4 Tips for Sharing Partners in Polyamory

Polyamory isn’t easy. On paper we say, “Yes we are all equally equipped to participate in this emotional and sexual endeavor together.” And we hope for the best while also trying to silently know how to survive the worst if that happens to be our fate.

Every poly person does not react the same way to learning that their partner just met someone who they really like and are interested in engaging in an intimate relationship with. That is often a horse pill to swallow, even though it’s not always intense negative news, there’s a level of PROCESSING as you realize your life will have to adjust in some small, medium, or large way.

Some partners make it easier to connect their web of lovers while others tangle their connections with drama, distrust, and denial. Don’t allow it to destroy you!

Focus on HONESTY, with yourself and your partners. Expanding your polysphere is when you learn your capacity for communication, connection, and compersion!

Read: 4 Ways to Practice Compersion

If you or your partner’s partner are experiencing jealousy, there are different solutions to salvage the situation. Here are some helpful tips when connecting poly partners together in the bigger blissful picture.

4 Tips to Sharing Your Partner

1. Connect in Real Time

Have you shared a physical moment together? Definitely not asking if y’all have shared a sexual moment together, expecting that to only happen with the most adventurous poly partners. But have y’all ever had a group hug? Have y’all ever been in the same dance party together and danced to the same song in unison? Have y’all ever had a meal together? Have y’all ever had a coffee or a drink at the bar together?

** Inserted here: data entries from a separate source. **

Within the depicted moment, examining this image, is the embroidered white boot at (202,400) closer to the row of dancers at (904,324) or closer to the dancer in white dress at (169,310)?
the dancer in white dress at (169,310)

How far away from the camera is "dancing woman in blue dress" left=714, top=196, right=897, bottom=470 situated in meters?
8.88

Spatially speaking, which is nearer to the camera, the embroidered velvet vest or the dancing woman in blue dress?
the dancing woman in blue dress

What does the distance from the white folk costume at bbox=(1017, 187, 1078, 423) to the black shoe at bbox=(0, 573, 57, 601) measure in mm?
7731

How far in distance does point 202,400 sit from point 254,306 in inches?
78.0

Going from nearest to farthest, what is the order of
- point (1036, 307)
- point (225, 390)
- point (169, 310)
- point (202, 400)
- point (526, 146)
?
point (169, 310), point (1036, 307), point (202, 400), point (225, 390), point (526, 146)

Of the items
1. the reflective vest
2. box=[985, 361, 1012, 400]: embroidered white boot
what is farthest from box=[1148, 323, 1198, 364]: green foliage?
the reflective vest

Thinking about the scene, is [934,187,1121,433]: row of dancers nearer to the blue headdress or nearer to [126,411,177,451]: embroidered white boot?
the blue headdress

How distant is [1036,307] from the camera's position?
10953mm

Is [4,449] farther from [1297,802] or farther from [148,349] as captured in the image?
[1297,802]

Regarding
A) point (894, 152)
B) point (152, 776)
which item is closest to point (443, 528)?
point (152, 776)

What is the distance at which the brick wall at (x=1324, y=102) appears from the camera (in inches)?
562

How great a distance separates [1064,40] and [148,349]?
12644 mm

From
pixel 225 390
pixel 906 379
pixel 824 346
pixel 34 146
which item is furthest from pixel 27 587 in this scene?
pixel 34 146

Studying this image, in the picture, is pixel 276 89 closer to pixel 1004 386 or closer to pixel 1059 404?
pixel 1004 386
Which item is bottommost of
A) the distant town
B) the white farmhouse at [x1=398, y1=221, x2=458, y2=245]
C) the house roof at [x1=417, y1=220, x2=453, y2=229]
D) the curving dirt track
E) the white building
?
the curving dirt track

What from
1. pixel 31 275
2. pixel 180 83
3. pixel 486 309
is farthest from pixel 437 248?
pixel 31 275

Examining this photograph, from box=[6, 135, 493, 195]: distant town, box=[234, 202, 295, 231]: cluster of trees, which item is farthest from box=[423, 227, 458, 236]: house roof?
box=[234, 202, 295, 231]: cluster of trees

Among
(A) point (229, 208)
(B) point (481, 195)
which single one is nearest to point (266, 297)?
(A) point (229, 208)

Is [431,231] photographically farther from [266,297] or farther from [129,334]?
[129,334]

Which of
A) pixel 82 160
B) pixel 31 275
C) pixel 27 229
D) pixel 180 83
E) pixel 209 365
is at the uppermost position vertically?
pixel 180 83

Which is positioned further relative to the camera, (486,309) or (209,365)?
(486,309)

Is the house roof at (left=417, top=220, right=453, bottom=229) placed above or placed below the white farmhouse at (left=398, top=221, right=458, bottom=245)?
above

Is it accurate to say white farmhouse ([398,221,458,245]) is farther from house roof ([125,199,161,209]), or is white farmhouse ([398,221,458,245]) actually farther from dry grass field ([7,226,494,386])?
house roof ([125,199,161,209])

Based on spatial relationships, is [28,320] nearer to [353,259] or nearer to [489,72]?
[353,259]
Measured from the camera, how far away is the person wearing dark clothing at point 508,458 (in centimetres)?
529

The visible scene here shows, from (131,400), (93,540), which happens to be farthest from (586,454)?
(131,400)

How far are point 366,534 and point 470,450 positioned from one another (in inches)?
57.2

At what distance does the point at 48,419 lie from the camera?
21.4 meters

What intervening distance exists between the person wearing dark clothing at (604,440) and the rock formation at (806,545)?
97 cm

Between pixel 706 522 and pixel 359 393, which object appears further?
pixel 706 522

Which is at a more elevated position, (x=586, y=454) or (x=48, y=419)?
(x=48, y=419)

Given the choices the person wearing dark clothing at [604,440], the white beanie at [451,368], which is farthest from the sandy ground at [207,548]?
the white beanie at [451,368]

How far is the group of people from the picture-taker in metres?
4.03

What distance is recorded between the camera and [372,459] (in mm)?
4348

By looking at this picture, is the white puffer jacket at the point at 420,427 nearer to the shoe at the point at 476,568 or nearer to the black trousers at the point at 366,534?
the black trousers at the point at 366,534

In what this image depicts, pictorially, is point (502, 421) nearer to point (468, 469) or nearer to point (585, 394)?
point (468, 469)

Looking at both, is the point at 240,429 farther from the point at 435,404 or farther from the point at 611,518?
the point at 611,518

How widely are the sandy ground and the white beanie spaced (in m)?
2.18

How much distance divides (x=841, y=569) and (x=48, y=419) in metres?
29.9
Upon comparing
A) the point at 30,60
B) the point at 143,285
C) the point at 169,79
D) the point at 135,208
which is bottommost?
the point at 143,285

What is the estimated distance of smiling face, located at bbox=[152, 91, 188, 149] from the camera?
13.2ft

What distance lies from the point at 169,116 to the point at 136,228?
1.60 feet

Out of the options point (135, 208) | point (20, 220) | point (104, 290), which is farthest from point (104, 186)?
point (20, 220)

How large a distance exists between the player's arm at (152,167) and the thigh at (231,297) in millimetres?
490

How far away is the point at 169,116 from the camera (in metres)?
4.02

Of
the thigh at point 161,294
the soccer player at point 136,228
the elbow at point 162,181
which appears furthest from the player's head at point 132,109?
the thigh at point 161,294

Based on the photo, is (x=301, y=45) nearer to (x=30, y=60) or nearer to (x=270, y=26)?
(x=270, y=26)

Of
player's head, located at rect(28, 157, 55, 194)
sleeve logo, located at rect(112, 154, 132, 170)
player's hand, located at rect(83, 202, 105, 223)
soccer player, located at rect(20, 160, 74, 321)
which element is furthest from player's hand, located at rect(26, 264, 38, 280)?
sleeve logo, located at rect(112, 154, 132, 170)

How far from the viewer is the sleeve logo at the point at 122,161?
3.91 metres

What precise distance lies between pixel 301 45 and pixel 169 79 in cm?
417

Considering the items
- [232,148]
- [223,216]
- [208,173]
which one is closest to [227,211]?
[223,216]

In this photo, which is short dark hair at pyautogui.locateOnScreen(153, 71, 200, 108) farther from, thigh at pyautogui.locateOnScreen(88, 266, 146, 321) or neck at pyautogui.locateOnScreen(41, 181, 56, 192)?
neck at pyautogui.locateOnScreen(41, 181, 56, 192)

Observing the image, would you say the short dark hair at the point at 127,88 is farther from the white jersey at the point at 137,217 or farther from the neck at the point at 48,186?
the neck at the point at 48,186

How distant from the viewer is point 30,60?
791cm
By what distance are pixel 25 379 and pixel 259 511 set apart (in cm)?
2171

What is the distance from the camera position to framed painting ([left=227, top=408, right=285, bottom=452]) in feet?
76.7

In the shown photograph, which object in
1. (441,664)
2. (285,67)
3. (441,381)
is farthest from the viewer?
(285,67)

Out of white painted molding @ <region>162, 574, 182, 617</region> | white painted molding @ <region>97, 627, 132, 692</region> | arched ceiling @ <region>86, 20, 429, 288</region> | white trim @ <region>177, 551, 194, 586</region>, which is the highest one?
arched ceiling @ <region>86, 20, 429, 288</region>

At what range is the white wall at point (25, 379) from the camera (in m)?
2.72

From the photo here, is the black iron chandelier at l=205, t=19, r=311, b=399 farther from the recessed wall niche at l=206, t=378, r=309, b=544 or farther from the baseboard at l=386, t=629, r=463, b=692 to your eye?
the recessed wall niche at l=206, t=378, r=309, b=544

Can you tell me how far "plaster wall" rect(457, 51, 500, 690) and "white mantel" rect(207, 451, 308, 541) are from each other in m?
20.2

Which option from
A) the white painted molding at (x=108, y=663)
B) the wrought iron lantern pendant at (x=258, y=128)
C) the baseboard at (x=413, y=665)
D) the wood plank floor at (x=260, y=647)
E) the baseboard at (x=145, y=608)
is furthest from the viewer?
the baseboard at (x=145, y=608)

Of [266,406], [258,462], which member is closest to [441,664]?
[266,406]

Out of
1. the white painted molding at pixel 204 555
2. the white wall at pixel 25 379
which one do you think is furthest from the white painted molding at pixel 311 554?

Meetups in real time help to establish the possibilities and probabilities of personalities connecting… or not so much. Sharing poly partners doesn’t always require sharing space together, but it certainly helps and can open up some emotional space for your partner’s partner in your relationship. Being able to say “Yeah, I had a good time hanging with your partner” is mature and supportive.

Read: 4 Ways to Offer Support in Poly Relationships

2. Focus on Trust

Is there more doubt than trust? This is a question you have to ask yourself and answer honestly. And then you have to ask your partner this question.

Do you doubt your partner wants you as much as they did before they met this new person? Do you doubt in anything new, now that you are not the only one your partner is focused on? Do you doubt you can trust your partner’s partner to be honest and respect the boundaries you have all established? If so, this stuff has to be dealt with as soon as emotionally possible! Find yourself trusting more than doubting, please.

3. Compromise for All

This is the part that proves if the trust is there or not, regardless of what people want to say, pretend, or think. If you can accommodate each other’s schedules and availabilities, and respectfully try to have your cake and let your partner’s partner eat their cake too, then you are doing the work that is necessary to share and make polyamory functional in your lives.

It takes a level of sacrifice, vulnerability, honesty, and communication. It takes compromise to actually do the things we say we want to do in poly, not just pretend while being jealous, resentful, manipulative, and selfish. No, that’s not how we do! We share and get shared with!

Read: 4 Signs of Fake Compromise in Poly Relationships

4. Evaluate with Check-Ins

And as the days get figured out, and the days turn into weeks, and schedules mesh into each others, you’ll want to check in to find out if you all want to keep the poly party going?

Do you like sharing each other? Is this working out for everyone, with the places you are in your lives, and the relationships you want to connect and combine with? If the answer is yes, then welcome to healthy, full-time polyamorous pleasure—I cherish this space in time for as long as it lasts. Sometimes it’s only a few weeks that get to be shared before individuals move on or choose differently.

Read: 4 Tips for Sharing Uncomfortable Feelings

Some moments of truth in polyamory relationships make shit fall apart, to be honest. They don’t all turn into happier moments of higher connection. Not all poly people want long-term or extensive bonding. Just gotta figure out who and what works best with you and your people and partners’ partners!

Whether short or long term, just share yourself with the best of intentions and affections, and let yourself process your polyamorous positives and negatives as purely as you can!